If you run all four (resource-rich, large pursuit):
Run AI Pink → Pink → Red → Gold as separate teams. Different reviewers per color. The compounding catch-rate is high enough to justify the investment for any pursuit > $5M total contract value.
Common pitfalls
- Letting the agent's reflection substitute for human Red. The reflection is a Pink-equivalent self-check. Red must be a different reader.
- Skipping AI Pink because "the agent looked good." Hallucination rates are silent. They show up in debriefs, not drafts.
- Running Gold as a copy-edit pass. Gold is content review, not grammar. Send the draft to a copy-editor separately if needed.
- No reviewer for the executive summary alone. It's the only section the contracting officer is guaranteed to read. Worth its own 30-minute pass.
A 2-hour total review for a 30-page proposal
- 30 min AI Pink (one experienced capture lead, hallucination focus)

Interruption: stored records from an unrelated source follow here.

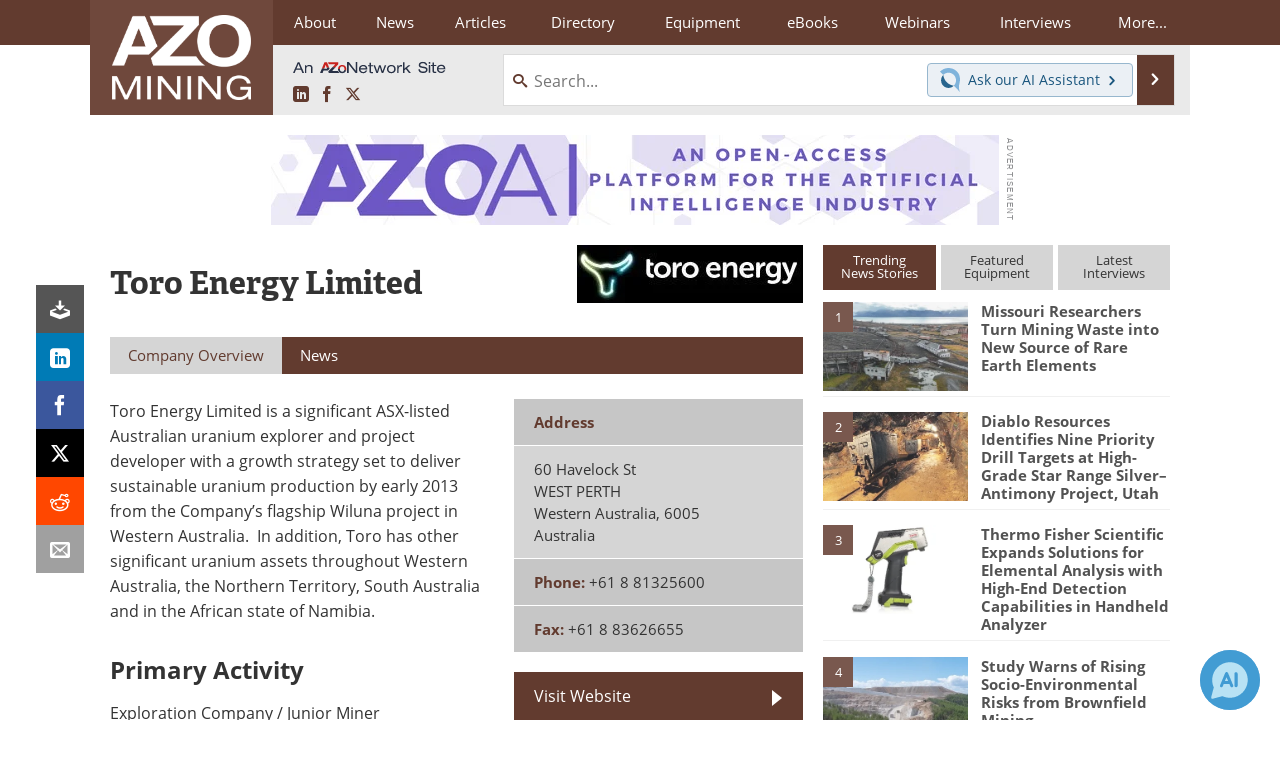

--- FILE ---
content_type: text/html; charset=utf-8
request_url: https://www.google.com/recaptcha/api2/aframe
body_size: 268
content:
<!DOCTYPE HTML><html><head><meta http-equiv="content-type" content="text/html; charset=UTF-8"></head><body><script nonce="55IUhxqw-6WM2CPg0rzL_A">/** Anti-fraud and anti-abuse applications only. See google.com/recaptcha */ try{var clients={'sodar':'https://pagead2.googlesyndication.com/pagead/sodar?'};window.addEventListener("message",function(a){try{if(a.source===window.parent){var b=JSON.parse(a.data);var c=clients[b['id']];if(c){var d=document.createElement('img');d.src=c+b['params']+'&rc='+(localStorage.getItem("rc::a")?sessionStorage.getItem("rc::b"):"");window.document.body.appendChild(d);sessionStorage.setItem("rc::e",parseInt(sessionStorage.getItem("rc::e")||0)+1);localStorage.setItem("rc::h",'1770113146699');}}}catch(b){}});window.parent.postMessage("_grecaptcha_ready", "*");}catch(b){}</script></body></html>

--- FILE ---
content_type: text/javascript; charset=utf-8
request_url: https://www.azointel.com/client-event.axd?type=impression&page-url=https%3A%2F%2Fwww.azomining.com%2FSuppliers.aspx%3FSupplierID%3D1681&page-title=Toro%20Energy%20Limited%20%3A%20Quotes%2C%20Address%2C%20Contact&account-id=azo-rwptzvdjusxpzftcmp&hostname=www.azomining.com&script-id=azo_jsonp_cb_1&r=0.8997245680854986
body_size: -79
content:
 AZoIntelUtils.receiveInitialPingResponse( {"ImpressionId":"9e910131-ac37-4871-bab5-ea52fa1160d7","Azotgv":"1|0|11|714cb2e880474848b9d37a1824deedcb","ResourceAccessItems":[],"ScriptId":"azo_jsonp_cb_1","IsSuccess":true,"Message":null} );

- 60 min Red (one capture lead + one tech SME, scoring focus)
- 30 min Gold (one BD lead, win theme focus)
This compresses APMP doctrine into a small-team-friendly format without losing the essential checks.
Tooling
Our agent supports the workflow via:
compose_compliance_matrix— 9-column matrix that becomes the Pink/Red checklist.reflect_and_critique— runs a Pink-equivalent self-check on every draft.compose_proposal_section— produces sections that can be reviewed independently.- A
color_review_statefield on the conversation — tracks which color the draft is at.
The agent handles the structure. Humans hold the judgment.